• **SUPPLIED PASSAGE**:
________________________

The very first vision quest I did was in the Catskills over a dozen years ago. At the time I was pregnant with my first daughter and confused and so went on a wilderness backpack trek on the Appalachian Trail through the Catskills. This mountainous range and trail basically runs through from Florida through to Maine and is probably the way the cats are getting around this territory. I had went to a small mountain top and at one point in the night I had a dream that I heard twigs snapping and saw a giant cat-like paw pressing in on my tent, then walking to another side of the tent and doing the same thing. I had a low fire on and so when I got up to look out the top of my tent I saw what appeared to be a large, dark-brown, cat. I'm talking like 5 foot long large with big fangs. I was told by many of my scientist friends that I must have dreamed this as there was no big cats left on the eastern seaboard, but now I'm not so sure. In any case I believe this cougar to be one of my animal totems as a result, because it came to me at a time when I needed strength to go through the rigors of being a mom. I'm not sure if there is a relevance to a creature actually appearing in real life as opposed to dreaming one, if there is any added significance, but I think I was incredibly lucky that it didn't attack me in my tent and kill me. It could have easily done so. The vision quest at that time helped to catalyse my intent to learn more about the occult, and I have had many adventures since and met many strange and wonderful magical practitioners. But now that I have two small children, and a partner, I feel it would be selfish to go off since it is already almost winter and the food supply is dwindling, making attacks by predators a potential, which seems irresponsible for me to take such a risk. Even still, I recognize that since Hawk, Butterfly and Cougar have been making themselves very apparent to myself that these are signs for transition.

________________________

• **INSTRUCTIONS**:
1 – In the vision quest account, which three animals have been making themselves apparent to the writer as signs for transition?
2 – Continue the vision quest account from the point where it ends.

________________________

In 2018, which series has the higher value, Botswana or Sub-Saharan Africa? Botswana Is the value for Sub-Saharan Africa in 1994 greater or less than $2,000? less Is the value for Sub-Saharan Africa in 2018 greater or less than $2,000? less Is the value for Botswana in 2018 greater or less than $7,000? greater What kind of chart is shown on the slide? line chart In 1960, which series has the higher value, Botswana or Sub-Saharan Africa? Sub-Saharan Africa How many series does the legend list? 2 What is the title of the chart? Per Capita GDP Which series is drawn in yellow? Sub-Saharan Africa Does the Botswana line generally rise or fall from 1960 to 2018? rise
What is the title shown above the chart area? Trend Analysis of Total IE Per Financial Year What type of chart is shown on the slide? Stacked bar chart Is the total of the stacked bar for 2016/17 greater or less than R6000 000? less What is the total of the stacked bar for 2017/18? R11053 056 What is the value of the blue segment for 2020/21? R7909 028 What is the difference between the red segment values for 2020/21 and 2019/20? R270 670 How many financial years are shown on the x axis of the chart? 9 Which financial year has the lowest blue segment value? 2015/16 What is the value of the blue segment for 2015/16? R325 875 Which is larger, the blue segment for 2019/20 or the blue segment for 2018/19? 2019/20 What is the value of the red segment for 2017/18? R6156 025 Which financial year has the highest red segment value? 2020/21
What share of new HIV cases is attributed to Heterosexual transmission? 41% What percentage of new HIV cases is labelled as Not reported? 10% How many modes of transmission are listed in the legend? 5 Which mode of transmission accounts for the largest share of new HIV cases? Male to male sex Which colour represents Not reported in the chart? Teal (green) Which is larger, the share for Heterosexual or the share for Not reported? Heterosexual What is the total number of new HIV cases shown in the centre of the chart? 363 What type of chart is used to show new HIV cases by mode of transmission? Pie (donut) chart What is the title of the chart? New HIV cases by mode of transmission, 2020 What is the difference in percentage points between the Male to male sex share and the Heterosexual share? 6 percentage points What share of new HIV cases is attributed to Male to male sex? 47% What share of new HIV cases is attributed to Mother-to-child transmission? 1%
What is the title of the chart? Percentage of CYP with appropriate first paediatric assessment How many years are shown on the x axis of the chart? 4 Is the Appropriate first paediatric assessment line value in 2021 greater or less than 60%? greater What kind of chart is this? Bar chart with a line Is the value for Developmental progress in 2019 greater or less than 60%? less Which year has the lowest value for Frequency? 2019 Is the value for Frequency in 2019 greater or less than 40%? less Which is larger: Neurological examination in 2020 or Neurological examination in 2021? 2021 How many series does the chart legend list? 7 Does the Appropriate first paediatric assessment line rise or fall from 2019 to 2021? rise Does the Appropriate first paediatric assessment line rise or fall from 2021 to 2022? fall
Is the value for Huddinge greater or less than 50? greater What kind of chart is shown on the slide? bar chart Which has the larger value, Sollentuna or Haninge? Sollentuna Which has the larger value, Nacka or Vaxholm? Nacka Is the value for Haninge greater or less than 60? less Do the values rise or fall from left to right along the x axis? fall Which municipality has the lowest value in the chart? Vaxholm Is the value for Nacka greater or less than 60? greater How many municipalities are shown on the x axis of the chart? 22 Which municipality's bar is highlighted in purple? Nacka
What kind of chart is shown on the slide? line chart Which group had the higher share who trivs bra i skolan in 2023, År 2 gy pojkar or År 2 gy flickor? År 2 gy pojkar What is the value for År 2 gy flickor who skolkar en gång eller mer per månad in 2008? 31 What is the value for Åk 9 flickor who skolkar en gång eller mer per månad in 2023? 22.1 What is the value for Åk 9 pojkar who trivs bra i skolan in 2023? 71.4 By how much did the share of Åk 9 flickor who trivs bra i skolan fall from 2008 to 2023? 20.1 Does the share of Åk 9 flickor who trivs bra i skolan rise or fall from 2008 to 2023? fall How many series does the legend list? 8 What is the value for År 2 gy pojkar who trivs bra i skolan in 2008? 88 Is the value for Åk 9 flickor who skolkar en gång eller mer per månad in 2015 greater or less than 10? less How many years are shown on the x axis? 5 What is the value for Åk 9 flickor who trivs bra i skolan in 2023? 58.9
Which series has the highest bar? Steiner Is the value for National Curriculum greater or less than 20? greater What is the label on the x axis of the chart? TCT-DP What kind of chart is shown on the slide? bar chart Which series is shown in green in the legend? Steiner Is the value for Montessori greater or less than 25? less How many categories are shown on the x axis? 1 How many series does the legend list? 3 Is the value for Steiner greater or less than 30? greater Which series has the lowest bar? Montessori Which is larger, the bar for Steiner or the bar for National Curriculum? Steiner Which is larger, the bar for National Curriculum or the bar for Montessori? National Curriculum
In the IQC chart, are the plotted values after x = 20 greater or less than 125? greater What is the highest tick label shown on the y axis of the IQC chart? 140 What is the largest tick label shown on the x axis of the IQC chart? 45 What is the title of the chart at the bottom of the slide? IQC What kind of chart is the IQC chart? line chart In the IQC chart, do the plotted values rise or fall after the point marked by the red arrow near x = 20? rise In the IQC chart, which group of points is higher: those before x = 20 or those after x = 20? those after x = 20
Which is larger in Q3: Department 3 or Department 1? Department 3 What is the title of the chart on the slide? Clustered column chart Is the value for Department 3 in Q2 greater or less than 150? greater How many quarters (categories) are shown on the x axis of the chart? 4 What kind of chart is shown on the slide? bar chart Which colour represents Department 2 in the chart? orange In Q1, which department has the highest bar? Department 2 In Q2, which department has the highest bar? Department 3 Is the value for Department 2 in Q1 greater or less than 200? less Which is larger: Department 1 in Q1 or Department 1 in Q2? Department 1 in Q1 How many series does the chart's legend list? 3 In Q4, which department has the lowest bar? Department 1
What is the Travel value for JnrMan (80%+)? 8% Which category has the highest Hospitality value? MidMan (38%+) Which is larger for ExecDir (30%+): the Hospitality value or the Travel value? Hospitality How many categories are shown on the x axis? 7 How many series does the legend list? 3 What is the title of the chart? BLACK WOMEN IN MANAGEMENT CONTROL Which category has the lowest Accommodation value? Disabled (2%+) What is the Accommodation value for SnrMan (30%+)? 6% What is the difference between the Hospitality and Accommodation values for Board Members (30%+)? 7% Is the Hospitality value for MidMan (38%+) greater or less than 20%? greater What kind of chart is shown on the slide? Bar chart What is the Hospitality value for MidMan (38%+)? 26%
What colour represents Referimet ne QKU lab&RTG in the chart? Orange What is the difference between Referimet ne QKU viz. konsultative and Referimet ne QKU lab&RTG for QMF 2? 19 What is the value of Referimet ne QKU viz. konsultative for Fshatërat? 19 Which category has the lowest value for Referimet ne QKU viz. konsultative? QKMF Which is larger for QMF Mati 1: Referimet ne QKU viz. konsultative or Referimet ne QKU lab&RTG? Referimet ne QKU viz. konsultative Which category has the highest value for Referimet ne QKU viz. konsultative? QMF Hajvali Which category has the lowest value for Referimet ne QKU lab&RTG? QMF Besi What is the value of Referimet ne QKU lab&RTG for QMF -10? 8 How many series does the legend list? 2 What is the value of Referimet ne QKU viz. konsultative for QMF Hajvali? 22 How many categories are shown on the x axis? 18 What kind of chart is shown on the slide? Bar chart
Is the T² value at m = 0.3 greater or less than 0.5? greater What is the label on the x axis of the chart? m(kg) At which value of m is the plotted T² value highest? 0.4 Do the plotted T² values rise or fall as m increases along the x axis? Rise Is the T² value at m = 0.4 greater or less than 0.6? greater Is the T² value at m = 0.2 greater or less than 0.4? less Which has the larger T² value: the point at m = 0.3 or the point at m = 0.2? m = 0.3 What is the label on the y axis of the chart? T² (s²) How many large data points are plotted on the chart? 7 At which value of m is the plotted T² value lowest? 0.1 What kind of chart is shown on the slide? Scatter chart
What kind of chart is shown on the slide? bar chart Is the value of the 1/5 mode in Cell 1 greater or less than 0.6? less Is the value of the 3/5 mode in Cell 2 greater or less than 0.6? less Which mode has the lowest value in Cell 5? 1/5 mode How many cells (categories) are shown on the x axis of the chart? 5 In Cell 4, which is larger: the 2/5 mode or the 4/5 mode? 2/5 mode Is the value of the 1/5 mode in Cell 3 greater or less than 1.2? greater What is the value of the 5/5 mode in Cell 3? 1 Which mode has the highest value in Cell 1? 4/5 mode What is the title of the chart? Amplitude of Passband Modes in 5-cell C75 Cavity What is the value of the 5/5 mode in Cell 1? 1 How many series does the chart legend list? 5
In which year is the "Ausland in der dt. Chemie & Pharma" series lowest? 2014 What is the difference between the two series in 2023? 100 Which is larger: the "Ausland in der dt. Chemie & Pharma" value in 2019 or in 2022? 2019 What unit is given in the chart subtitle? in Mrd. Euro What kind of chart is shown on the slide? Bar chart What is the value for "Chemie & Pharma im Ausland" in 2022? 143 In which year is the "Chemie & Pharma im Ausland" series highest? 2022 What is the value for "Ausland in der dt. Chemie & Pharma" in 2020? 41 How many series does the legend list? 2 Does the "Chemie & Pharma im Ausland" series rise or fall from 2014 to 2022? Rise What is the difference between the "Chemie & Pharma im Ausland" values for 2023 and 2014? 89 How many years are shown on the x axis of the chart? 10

________________________

• **ANSWERS BY ITEM NUMBER**:
1 – Hawk, Butterfly and Cougar.

2 –
I was at a track meet for my daughter when a mother in town whose daughter I coached came up to me at the field. It was a beautiful fall day at a large park with wispy cirrus clouds and sunny skies. We started chatting because she was concerned about how I was doing and asked me what I was doing with all my free time. (Previously not only did I work like 60 hour work weeks but I also volunteered coached in my town.) I half jokingly told her that I had completed writing my first novel and had already received my first rejection letter. She asked me what it was about, and I told her the concept and said that it probably got rejected because it is too racy as it is about 21st century witchcraft, Mesopotamian fertility objects, demons, drugs and rock n roll. I explained that I didn't think it was something I should put out there but my spouse convinced me otherwise, and that probably I was right. That I should probably take the rejection letter as a sign from Creator that I should focus my energies on something more productive. She told me that she was a writer, speeches and marketing for a large corporation, and she had always wanted to finish a novel. That she had started many times but could never complete one, and that she thought that mine sounded very interesting and asked if I would let her read it. I was starting to explain that I didn't think based on my rejection letter that it was ready and that unless I got a sign from Creator....when suddenly in the sky above the entire field, high up in the cirrus clouds, appeared a rainbow!

Since I'm gay I always seem to be surrounded by rainbow paraphanelia and consider it like a positive symbol. So this stopped me from continuing my line of thought. I became, believe it or not, speechless at the sight of the rainbow.

I'm not sure if there has been another topic on this forum about rainbows but do any of you have any thoughts about what a rainbow means when it blesses you with an appearance?